Monitor the aggregate statistics of full cabinets with Grafana

The Cabinet Visualizer dashboard displays statistics and historical data for each cabinet, including its cooling system and enclosed rack. You can monitor overall cabinet health and view detailed information about each Node to identify issues and track performance trends over time.

Important

This dashboard is especially useful for monitoring the health of GB200 NVL72-powered Node Pools and their individual Nodes, as they are deployed only as full racks in dedicated cabinets.

Prerequisites

You must be a member of the admin, metrics, or write groups to access Grafana dashboards.

Get started

To open the Cabinet Visualizer dashboard:

  1. Log in to the CoreWeave Cloud Console.
  2. Click Grafana in the left menu to open the Managed Grafana instance.
  3. Click Dashboards in the left menu of Grafana.
  4. Expand the Fleet Management section to reveal the Cabinet Visualizer dashboard.
  5. Click Cabinet Visualizer to open the dashboard.
  6. In the top panel, select the Cluster org, Cluster, Zone, and NVLink domain you want to visualize.

Dashboard panel overview

The Cabinet Visualizer dashboard includes sections for aggregate statistics, GPU tray visualization, time-series graphs, and rack details. Each section provides different insights into the cabinet's performance and health.

Aggregate statistics

These panels on the upper left show the most recent high-level metrics for all Nodes in the cabinet.

MetricDescription
Current Average GPU UtilizationAverage percentage of GPU resources currently in use.
Current Average NVLink UtilizationAverage percentage of NVLink bandwidth currently in use.
Total FP8 FLOP/sTotal FP8-format floating-point operations per second.
Current Average GPU TemperatureAverage GPU temperature across all Nodes, in degrees Celsius.

GPU tray visualization

This panel on the lower left shows a visual layout of the enclosed rack, with each Node labeled by name. Color coding indicates the Node's NLCC state, Kubernetes state, and GPU temperature. Hover over any indicator for more details, or click a Node to view its full status.

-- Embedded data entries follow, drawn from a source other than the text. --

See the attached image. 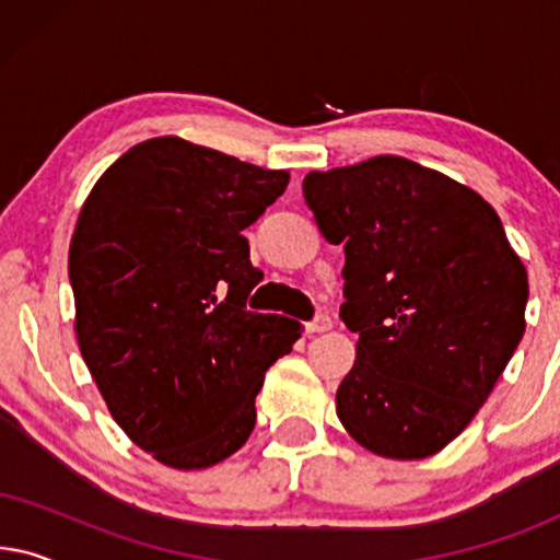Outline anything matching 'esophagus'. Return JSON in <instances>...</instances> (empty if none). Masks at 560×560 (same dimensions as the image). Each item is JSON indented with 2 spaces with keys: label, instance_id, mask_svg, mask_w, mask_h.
<instances>
[{
  "label": "esophagus",
  "instance_id": "1",
  "mask_svg": "<svg viewBox=\"0 0 560 560\" xmlns=\"http://www.w3.org/2000/svg\"><path fill=\"white\" fill-rule=\"evenodd\" d=\"M331 326H334V320L328 318L326 313H318V316L313 318L308 326H305V331H308V334H324V331H328V328H331Z\"/></svg>",
  "mask_w": 560,
  "mask_h": 560
}]
</instances>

Refer to the legend at the bottom of the panel to interpret the color codes.

Time-series graphs

These panels on the upper right show time-series graphs for aggregate NVLink bandwidth and GPU utilization across the cabinet. Use them to monitor performance trends and detect anomalies. Hover over any graph to view detailed data points. Use the list of Nodes beside each graph to filter the data by individual Node.

Rack details

This panel on the lower right provides detailed information about each Node in the rack.

ColumnDescriptionValues
NodeThe name of the Node
DeviceslotThe Deviceslot where the Node is installed
RUThe Rack Unit where the Node is physically located in the cabinet
NLCC StateThe current Node lifecycle stateAny valid Node lifecycle state
ReservedThe organization ID for this Node
K8s readyIndicates if the Node is online in Kubernetes
  • True: Online
  • False: Not online
Avg GPU TempAverage temperature of all GPUs on the Node
GPU P2PGPU P2P shows the peer-to-peer communication status between GPUs on the Node. This is required for any form of NVLink communication, both intra- and inter-tray
  • OK: The GPUs are peering correctly.
  • X: The GPU is peering with itself; this is ignored.
  • NS: Not Supported
HPC VerificationResult of the most recent HPC (High Performance Computing) validation checks run on the Node
  • Passed: The most recent run completed successfully.
  • Failed: The most recent run failed.
  • Not Run: A check has not run yet. This is common for newly delivered Nodes in a CKS cluster, since the verification data is stored on the Kubernetes host, not the Node itself.
AlertsAlert status for the Node
  • None
  • Pending
  • Firing
ActiveWhether the Node is currently running a workload Pod that is neither interruptible nor part of a DaemonSet
  • Yes: The Node is running a workload.
  • No: The Node is not running a workload.